Results Day and clearing are approaching and many parents are pondering whether the debt their children will incur from tuition fees is worth it. And these are of course perfectly understandable concerns. However, I’d like to put my own experience of university out there in an attempt to add something to the debate about university which I think has become lost in the heated discussion about fees.
My story starts with A level results so dreadful that university was completely out of reach for me when I left school. I therefore embarked on a series of jobs that could be politely described as ‘colourful’. Eventually, as I was setting up my stall on Portobello Road early one freezing November morning, I concluded that running a market stall was not a long-term career option for me. I had almost no idea what my place in the world might be, but hoped I might possibly find it by going to university. Latching on to the subject of psychology, I set to and applied everywhere I could think of. And was quickly turned down by every single psychology department in London. It seemed that even applying aged 29 with some pretty varied ‘life experience’ to spice up my applications could not overturn those woefully poor A level grades. But finally my persistence paid off and I got in through clearing – and God bless the University of Westminster for taking me when literally nobody else would. I guess they saw something in me even I didn’t know I had.

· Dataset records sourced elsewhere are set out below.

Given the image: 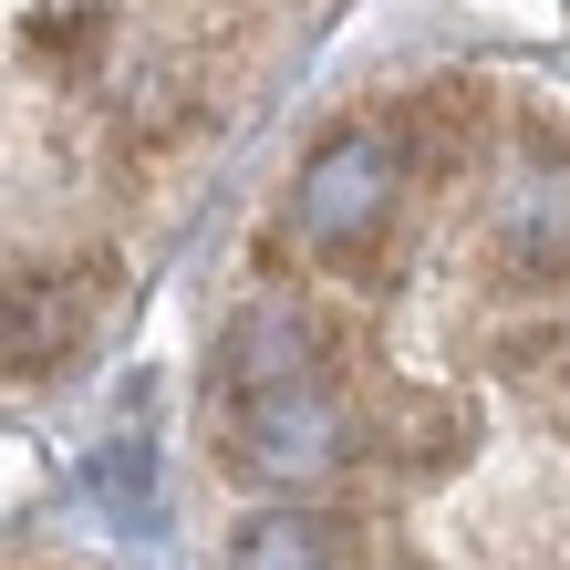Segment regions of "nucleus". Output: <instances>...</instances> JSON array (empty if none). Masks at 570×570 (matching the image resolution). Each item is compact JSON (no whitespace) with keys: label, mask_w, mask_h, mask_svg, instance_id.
I'll list each match as a JSON object with an SVG mask.
<instances>
[{"label":"nucleus","mask_w":570,"mask_h":570,"mask_svg":"<svg viewBox=\"0 0 570 570\" xmlns=\"http://www.w3.org/2000/svg\"><path fill=\"white\" fill-rule=\"evenodd\" d=\"M405 187H415V166H405L394 115H353V125H332V136L301 156V177H291V239L312 259H363L384 239V218H394Z\"/></svg>","instance_id":"obj_1"},{"label":"nucleus","mask_w":570,"mask_h":570,"mask_svg":"<svg viewBox=\"0 0 570 570\" xmlns=\"http://www.w3.org/2000/svg\"><path fill=\"white\" fill-rule=\"evenodd\" d=\"M228 456L249 466L259 488H322L353 466V415L332 374H291L259 394H228Z\"/></svg>","instance_id":"obj_2"},{"label":"nucleus","mask_w":570,"mask_h":570,"mask_svg":"<svg viewBox=\"0 0 570 570\" xmlns=\"http://www.w3.org/2000/svg\"><path fill=\"white\" fill-rule=\"evenodd\" d=\"M488 239L519 281H560L570 271V146L560 136H519L509 177L488 197Z\"/></svg>","instance_id":"obj_3"},{"label":"nucleus","mask_w":570,"mask_h":570,"mask_svg":"<svg viewBox=\"0 0 570 570\" xmlns=\"http://www.w3.org/2000/svg\"><path fill=\"white\" fill-rule=\"evenodd\" d=\"M105 271H11L0 281V374H52L94 332Z\"/></svg>","instance_id":"obj_4"},{"label":"nucleus","mask_w":570,"mask_h":570,"mask_svg":"<svg viewBox=\"0 0 570 570\" xmlns=\"http://www.w3.org/2000/svg\"><path fill=\"white\" fill-rule=\"evenodd\" d=\"M291 374H322V343L301 322V301H249L218 343V384L228 394H259V384H291Z\"/></svg>","instance_id":"obj_5"},{"label":"nucleus","mask_w":570,"mask_h":570,"mask_svg":"<svg viewBox=\"0 0 570 570\" xmlns=\"http://www.w3.org/2000/svg\"><path fill=\"white\" fill-rule=\"evenodd\" d=\"M228 570H353L343 560V519H322V509H259L239 540H228Z\"/></svg>","instance_id":"obj_6"}]
</instances>
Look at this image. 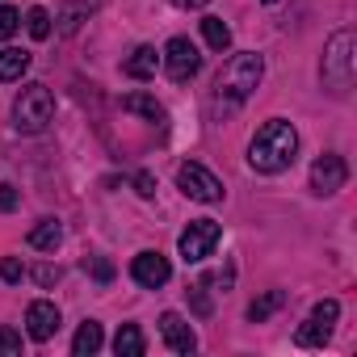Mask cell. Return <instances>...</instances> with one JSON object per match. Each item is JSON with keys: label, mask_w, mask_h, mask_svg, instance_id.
Instances as JSON below:
<instances>
[{"label": "cell", "mask_w": 357, "mask_h": 357, "mask_svg": "<svg viewBox=\"0 0 357 357\" xmlns=\"http://www.w3.org/2000/svg\"><path fill=\"white\" fill-rule=\"evenodd\" d=\"M160 336H164V344H168L172 353H194V349H198L194 328L176 315V311H164V315H160Z\"/></svg>", "instance_id": "cell-12"}, {"label": "cell", "mask_w": 357, "mask_h": 357, "mask_svg": "<svg viewBox=\"0 0 357 357\" xmlns=\"http://www.w3.org/2000/svg\"><path fill=\"white\" fill-rule=\"evenodd\" d=\"M344 181H349V164H344L340 155L324 151V155L311 164V194H315V198H332Z\"/></svg>", "instance_id": "cell-9"}, {"label": "cell", "mask_w": 357, "mask_h": 357, "mask_svg": "<svg viewBox=\"0 0 357 357\" xmlns=\"http://www.w3.org/2000/svg\"><path fill=\"white\" fill-rule=\"evenodd\" d=\"M176 185H181V194L185 198H194V202H223V181L211 172V168H202V164H194V160H185L181 168H176Z\"/></svg>", "instance_id": "cell-5"}, {"label": "cell", "mask_w": 357, "mask_h": 357, "mask_svg": "<svg viewBox=\"0 0 357 357\" xmlns=\"http://www.w3.org/2000/svg\"><path fill=\"white\" fill-rule=\"evenodd\" d=\"M294 151H298V130H294L286 118H269V122L252 135V143H248V164H252L257 172L273 176V172H282V168L294 164Z\"/></svg>", "instance_id": "cell-1"}, {"label": "cell", "mask_w": 357, "mask_h": 357, "mask_svg": "<svg viewBox=\"0 0 357 357\" xmlns=\"http://www.w3.org/2000/svg\"><path fill=\"white\" fill-rule=\"evenodd\" d=\"M336 319H340V303H336V298H324V303H315L311 319L298 328V344H303V349H319V344H328V336H332Z\"/></svg>", "instance_id": "cell-8"}, {"label": "cell", "mask_w": 357, "mask_h": 357, "mask_svg": "<svg viewBox=\"0 0 357 357\" xmlns=\"http://www.w3.org/2000/svg\"><path fill=\"white\" fill-rule=\"evenodd\" d=\"M101 344H105L101 324H97V319H84V324H80V332H76V340H72V353H76V357H93Z\"/></svg>", "instance_id": "cell-18"}, {"label": "cell", "mask_w": 357, "mask_h": 357, "mask_svg": "<svg viewBox=\"0 0 357 357\" xmlns=\"http://www.w3.org/2000/svg\"><path fill=\"white\" fill-rule=\"evenodd\" d=\"M101 5V0H63V9H59V30L63 34H76L84 22H89V13Z\"/></svg>", "instance_id": "cell-15"}, {"label": "cell", "mask_w": 357, "mask_h": 357, "mask_svg": "<svg viewBox=\"0 0 357 357\" xmlns=\"http://www.w3.org/2000/svg\"><path fill=\"white\" fill-rule=\"evenodd\" d=\"M26 30H30V38H51V13L43 9V5H34L30 13H26Z\"/></svg>", "instance_id": "cell-22"}, {"label": "cell", "mask_w": 357, "mask_h": 357, "mask_svg": "<svg viewBox=\"0 0 357 357\" xmlns=\"http://www.w3.org/2000/svg\"><path fill=\"white\" fill-rule=\"evenodd\" d=\"M17 353H22V332L0 328V357H17Z\"/></svg>", "instance_id": "cell-24"}, {"label": "cell", "mask_w": 357, "mask_h": 357, "mask_svg": "<svg viewBox=\"0 0 357 357\" xmlns=\"http://www.w3.org/2000/svg\"><path fill=\"white\" fill-rule=\"evenodd\" d=\"M160 63H164V72H168L172 84H185V80H194V76L202 72V55H198V47H194L190 38H172V43L164 47Z\"/></svg>", "instance_id": "cell-7"}, {"label": "cell", "mask_w": 357, "mask_h": 357, "mask_svg": "<svg viewBox=\"0 0 357 357\" xmlns=\"http://www.w3.org/2000/svg\"><path fill=\"white\" fill-rule=\"evenodd\" d=\"M84 269H89L97 282H109V278H114V265H109L105 257H89V261H84Z\"/></svg>", "instance_id": "cell-27"}, {"label": "cell", "mask_w": 357, "mask_h": 357, "mask_svg": "<svg viewBox=\"0 0 357 357\" xmlns=\"http://www.w3.org/2000/svg\"><path fill=\"white\" fill-rule=\"evenodd\" d=\"M59 307L55 303H47V298H34L30 307H26V332H30V340H51L55 332H59Z\"/></svg>", "instance_id": "cell-11"}, {"label": "cell", "mask_w": 357, "mask_h": 357, "mask_svg": "<svg viewBox=\"0 0 357 357\" xmlns=\"http://www.w3.org/2000/svg\"><path fill=\"white\" fill-rule=\"evenodd\" d=\"M130 278H135L143 290H160V286L172 278V265H168V257H160V252H139V257L130 261Z\"/></svg>", "instance_id": "cell-10"}, {"label": "cell", "mask_w": 357, "mask_h": 357, "mask_svg": "<svg viewBox=\"0 0 357 357\" xmlns=\"http://www.w3.org/2000/svg\"><path fill=\"white\" fill-rule=\"evenodd\" d=\"M17 26H22V17H17V9H0V43H5V38H13L17 34Z\"/></svg>", "instance_id": "cell-25"}, {"label": "cell", "mask_w": 357, "mask_h": 357, "mask_svg": "<svg viewBox=\"0 0 357 357\" xmlns=\"http://www.w3.org/2000/svg\"><path fill=\"white\" fill-rule=\"evenodd\" d=\"M114 353H118V357H143V353H147V340H143L139 324H122V328H118V336H114Z\"/></svg>", "instance_id": "cell-17"}, {"label": "cell", "mask_w": 357, "mask_h": 357, "mask_svg": "<svg viewBox=\"0 0 357 357\" xmlns=\"http://www.w3.org/2000/svg\"><path fill=\"white\" fill-rule=\"evenodd\" d=\"M286 307V290H269V294H261V298H252V307H248V319L252 324H265L273 311H282Z\"/></svg>", "instance_id": "cell-21"}, {"label": "cell", "mask_w": 357, "mask_h": 357, "mask_svg": "<svg viewBox=\"0 0 357 357\" xmlns=\"http://www.w3.org/2000/svg\"><path fill=\"white\" fill-rule=\"evenodd\" d=\"M202 38L211 51H227L231 47V26L223 17H202Z\"/></svg>", "instance_id": "cell-20"}, {"label": "cell", "mask_w": 357, "mask_h": 357, "mask_svg": "<svg viewBox=\"0 0 357 357\" xmlns=\"http://www.w3.org/2000/svg\"><path fill=\"white\" fill-rule=\"evenodd\" d=\"M261 76H265V59H261L257 51H240V55H231V59L223 63V72H219V80H215V97L240 105V101H248V97L261 89Z\"/></svg>", "instance_id": "cell-2"}, {"label": "cell", "mask_w": 357, "mask_h": 357, "mask_svg": "<svg viewBox=\"0 0 357 357\" xmlns=\"http://www.w3.org/2000/svg\"><path fill=\"white\" fill-rule=\"evenodd\" d=\"M172 5H176V9H206L211 0H172Z\"/></svg>", "instance_id": "cell-31"}, {"label": "cell", "mask_w": 357, "mask_h": 357, "mask_svg": "<svg viewBox=\"0 0 357 357\" xmlns=\"http://www.w3.org/2000/svg\"><path fill=\"white\" fill-rule=\"evenodd\" d=\"M30 72V51H17V47H5L0 51V84H13Z\"/></svg>", "instance_id": "cell-16"}, {"label": "cell", "mask_w": 357, "mask_h": 357, "mask_svg": "<svg viewBox=\"0 0 357 357\" xmlns=\"http://www.w3.org/2000/svg\"><path fill=\"white\" fill-rule=\"evenodd\" d=\"M34 282H38V286H47V290H51V286H55V282H59V265H38V269H34Z\"/></svg>", "instance_id": "cell-28"}, {"label": "cell", "mask_w": 357, "mask_h": 357, "mask_svg": "<svg viewBox=\"0 0 357 357\" xmlns=\"http://www.w3.org/2000/svg\"><path fill=\"white\" fill-rule=\"evenodd\" d=\"M59 240H63V227H59L55 219H43V223L30 231V248H38V252H55Z\"/></svg>", "instance_id": "cell-19"}, {"label": "cell", "mask_w": 357, "mask_h": 357, "mask_svg": "<svg viewBox=\"0 0 357 357\" xmlns=\"http://www.w3.org/2000/svg\"><path fill=\"white\" fill-rule=\"evenodd\" d=\"M155 68H160L155 47H135V51H130V59L122 63V72H126L130 80H151V76H155Z\"/></svg>", "instance_id": "cell-13"}, {"label": "cell", "mask_w": 357, "mask_h": 357, "mask_svg": "<svg viewBox=\"0 0 357 357\" xmlns=\"http://www.w3.org/2000/svg\"><path fill=\"white\" fill-rule=\"evenodd\" d=\"M185 294H190V303H194V311H198L202 319H206V315L215 311V307H211V294H206V282H194V286H190Z\"/></svg>", "instance_id": "cell-23"}, {"label": "cell", "mask_w": 357, "mask_h": 357, "mask_svg": "<svg viewBox=\"0 0 357 357\" xmlns=\"http://www.w3.org/2000/svg\"><path fill=\"white\" fill-rule=\"evenodd\" d=\"M353 59H357V38H353V30H336V34L328 38V47H324V63H319V76H324V84H328L336 97H344L349 84H353Z\"/></svg>", "instance_id": "cell-3"}, {"label": "cell", "mask_w": 357, "mask_h": 357, "mask_svg": "<svg viewBox=\"0 0 357 357\" xmlns=\"http://www.w3.org/2000/svg\"><path fill=\"white\" fill-rule=\"evenodd\" d=\"M0 211H17V190L13 185H0Z\"/></svg>", "instance_id": "cell-30"}, {"label": "cell", "mask_w": 357, "mask_h": 357, "mask_svg": "<svg viewBox=\"0 0 357 357\" xmlns=\"http://www.w3.org/2000/svg\"><path fill=\"white\" fill-rule=\"evenodd\" d=\"M135 190H139L143 198H155V176H151V172H135Z\"/></svg>", "instance_id": "cell-29"}, {"label": "cell", "mask_w": 357, "mask_h": 357, "mask_svg": "<svg viewBox=\"0 0 357 357\" xmlns=\"http://www.w3.org/2000/svg\"><path fill=\"white\" fill-rule=\"evenodd\" d=\"M122 109H126V114H139V118H147V122H155V126L168 122L164 105H160L155 97H147V93H126V97H122Z\"/></svg>", "instance_id": "cell-14"}, {"label": "cell", "mask_w": 357, "mask_h": 357, "mask_svg": "<svg viewBox=\"0 0 357 357\" xmlns=\"http://www.w3.org/2000/svg\"><path fill=\"white\" fill-rule=\"evenodd\" d=\"M0 278H5V282H13V286H17V282L26 278L22 261H17V257H0Z\"/></svg>", "instance_id": "cell-26"}, {"label": "cell", "mask_w": 357, "mask_h": 357, "mask_svg": "<svg viewBox=\"0 0 357 357\" xmlns=\"http://www.w3.org/2000/svg\"><path fill=\"white\" fill-rule=\"evenodd\" d=\"M55 118V97L47 84H26L13 101V126L22 135H43Z\"/></svg>", "instance_id": "cell-4"}, {"label": "cell", "mask_w": 357, "mask_h": 357, "mask_svg": "<svg viewBox=\"0 0 357 357\" xmlns=\"http://www.w3.org/2000/svg\"><path fill=\"white\" fill-rule=\"evenodd\" d=\"M265 5H278V0H265Z\"/></svg>", "instance_id": "cell-32"}, {"label": "cell", "mask_w": 357, "mask_h": 357, "mask_svg": "<svg viewBox=\"0 0 357 357\" xmlns=\"http://www.w3.org/2000/svg\"><path fill=\"white\" fill-rule=\"evenodd\" d=\"M219 236H223V227H219L215 219H194V223L181 231V240H176V248H181L185 265H198V261H206V257L215 252Z\"/></svg>", "instance_id": "cell-6"}]
</instances>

These days universities make liberal use of the word ‘transformational” when talking about their programmes, but for me it was literally true. I was exposed to rigorous thinking, mind blowing research and fantastic teaching. It also turned out that amongst the usual student body of clever school-leavers, there was a bunch like me who also hadn’t done well at school, but somehow the university had decided to give them a chance. I vividly remember travelling to lectures on the tube and thinking to myself “by the time I do the return trip home tonight, I’m going to know stuff that I can’t even imagine now.” .
I loved hearing first hand from brilliant researchers about how we read peoples faces, what happens to our physiology when we are stressed, why music makes the hair on our neck stand on end and the psychology of ageing. And countless other fascinating discoveries day in, day out. The word awesome is over used but I don’t think there is any other word to describe what I found at Westminster. I was in awe of the people and ideas I was surrounded with.
Of course there were also days when I couldn’t make sense of the material we were studying, and when I wondered why on earth I was torturing myself with this brain-stretching work. But I slowly became aware that my way of thinking was changing. I looked for evidence, saw flaws in arguments and learned about the structure of the brain, how people interact socially and even how our eyes deceive us. I carried out my own experiments – memorably my first lab study was measuring the effect of drinking vodka on motor function. I made the most of the extra-curricular opportunities. I wrote articles for the student newspaper shamelessly using it as a way of getting into gigs free and interviewing interesting people.
For the first time in my life, I worked really hard at my studies which meant somehow I managed pass the exams as the years passed. Then, on one sunny day in 1995, I climbed the concrete steps of one of the ugliest buildings in London to read my degree result. Thinking I’d made a mistake, I went back four times to check. Somehow I had managed to scrape a 2:1. I was completely stunned. Not only had I learned all of this stuff, but I now had a piece of paper to show the world that I was capable of something significant. Frankly up to that point in my life, I hadn’t succeeded at very much. My university experience enabled me to believe that I had options and I nearly ended up at the BBC or the British Antarctic Survey but, in the end, I stayed with universities. Sure, having a degree on my CV helped, but the whole package of experience I’d gained from university opened my eyes and trained my brain.
So, if you are thinking of university I would say this. It’s not easy by any means. But, if you work at it, the rewards are larger than you can imagine and the results will almost certainly be different to what you planned. And more wonderful.